Le projet initial était simplement de reprendre, en perspective améliorée, la roue à livres du dessin de Saint Jérôme. Il est tout à fait possible, si Barthélemy d’Eyck avait effectivement en tête les métaphores d’Albert le Grand, que la position centrale de l’aigle ait donné l’idée de placer la chauve-souris juste à côté, afin d’illustrer la progression en trois stades de l’intellect humain vers la lumière divine, avec trois volatiles : le monstre, la chauve-souris et l’aigle. L’idée du  singe, non préméditée mais qui s’est imposée en cours de réalisation par un heureux effet de bord, conserve cette progression (tout en perdant en cohérence).

Mais une autre raison, plus décisive, explique selon moi le choix du singe.

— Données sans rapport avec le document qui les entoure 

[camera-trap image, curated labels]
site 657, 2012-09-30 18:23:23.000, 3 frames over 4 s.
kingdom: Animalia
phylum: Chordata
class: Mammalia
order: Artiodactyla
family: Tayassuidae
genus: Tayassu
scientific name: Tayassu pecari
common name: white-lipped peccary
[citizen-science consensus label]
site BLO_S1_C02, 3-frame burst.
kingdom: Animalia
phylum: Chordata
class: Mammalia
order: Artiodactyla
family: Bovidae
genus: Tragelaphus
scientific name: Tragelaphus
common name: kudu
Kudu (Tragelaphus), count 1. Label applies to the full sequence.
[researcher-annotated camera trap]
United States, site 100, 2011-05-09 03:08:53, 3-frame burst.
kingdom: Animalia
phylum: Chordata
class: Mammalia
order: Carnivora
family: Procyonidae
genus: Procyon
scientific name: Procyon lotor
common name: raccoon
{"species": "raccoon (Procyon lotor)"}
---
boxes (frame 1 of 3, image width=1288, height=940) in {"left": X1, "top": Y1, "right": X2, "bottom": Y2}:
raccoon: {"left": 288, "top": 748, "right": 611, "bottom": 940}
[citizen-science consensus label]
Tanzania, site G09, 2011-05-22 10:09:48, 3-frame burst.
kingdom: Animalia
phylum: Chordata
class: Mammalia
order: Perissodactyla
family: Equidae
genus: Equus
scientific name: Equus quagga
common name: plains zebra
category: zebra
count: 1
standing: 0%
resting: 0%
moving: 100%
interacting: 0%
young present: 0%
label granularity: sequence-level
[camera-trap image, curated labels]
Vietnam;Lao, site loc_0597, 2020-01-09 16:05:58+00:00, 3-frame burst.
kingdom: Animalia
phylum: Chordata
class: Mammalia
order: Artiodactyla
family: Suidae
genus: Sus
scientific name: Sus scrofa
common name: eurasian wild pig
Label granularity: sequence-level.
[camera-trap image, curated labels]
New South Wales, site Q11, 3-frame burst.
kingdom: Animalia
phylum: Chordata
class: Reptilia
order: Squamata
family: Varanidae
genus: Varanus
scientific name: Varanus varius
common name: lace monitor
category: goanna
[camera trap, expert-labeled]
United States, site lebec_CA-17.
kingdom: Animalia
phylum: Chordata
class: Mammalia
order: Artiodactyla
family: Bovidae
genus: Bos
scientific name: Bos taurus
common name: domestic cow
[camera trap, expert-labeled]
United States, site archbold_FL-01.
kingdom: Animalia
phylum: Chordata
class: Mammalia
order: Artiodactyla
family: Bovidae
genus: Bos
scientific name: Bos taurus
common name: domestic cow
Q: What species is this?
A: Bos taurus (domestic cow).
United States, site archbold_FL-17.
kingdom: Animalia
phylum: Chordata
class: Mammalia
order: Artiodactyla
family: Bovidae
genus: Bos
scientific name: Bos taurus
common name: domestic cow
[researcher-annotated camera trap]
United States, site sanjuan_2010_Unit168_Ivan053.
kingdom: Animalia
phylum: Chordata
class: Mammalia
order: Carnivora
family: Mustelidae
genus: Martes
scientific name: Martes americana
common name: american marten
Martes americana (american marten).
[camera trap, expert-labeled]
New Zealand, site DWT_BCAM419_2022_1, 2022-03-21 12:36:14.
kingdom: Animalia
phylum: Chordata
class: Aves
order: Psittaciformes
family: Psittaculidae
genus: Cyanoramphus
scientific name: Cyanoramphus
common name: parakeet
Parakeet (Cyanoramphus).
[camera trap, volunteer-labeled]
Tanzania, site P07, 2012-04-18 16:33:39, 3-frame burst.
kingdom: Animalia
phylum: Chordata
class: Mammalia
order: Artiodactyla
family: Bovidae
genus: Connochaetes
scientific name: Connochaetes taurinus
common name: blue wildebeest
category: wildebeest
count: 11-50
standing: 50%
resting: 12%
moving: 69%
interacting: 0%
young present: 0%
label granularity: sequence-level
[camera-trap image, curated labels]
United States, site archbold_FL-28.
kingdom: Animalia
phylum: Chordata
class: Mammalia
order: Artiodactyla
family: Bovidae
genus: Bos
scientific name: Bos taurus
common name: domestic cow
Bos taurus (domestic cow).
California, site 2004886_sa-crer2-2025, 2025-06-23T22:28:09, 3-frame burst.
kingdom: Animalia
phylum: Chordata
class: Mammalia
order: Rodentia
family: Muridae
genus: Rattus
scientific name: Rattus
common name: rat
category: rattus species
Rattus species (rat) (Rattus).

Le singe éminent (SCOOP !)

Dans l’interprétation de Christian Heck, la réhabilitation du singe reste partielle, puisque l’animal est encore vu comme imparfait et entaché de péché. Ce qui cadre mal avec sa position sommitale, sur un meuble symbolisant le savoir, à un emplacement où il se substitue à Moïse et à l’aigle, et où il tangente le faisceau lumineux de l’Incarnation.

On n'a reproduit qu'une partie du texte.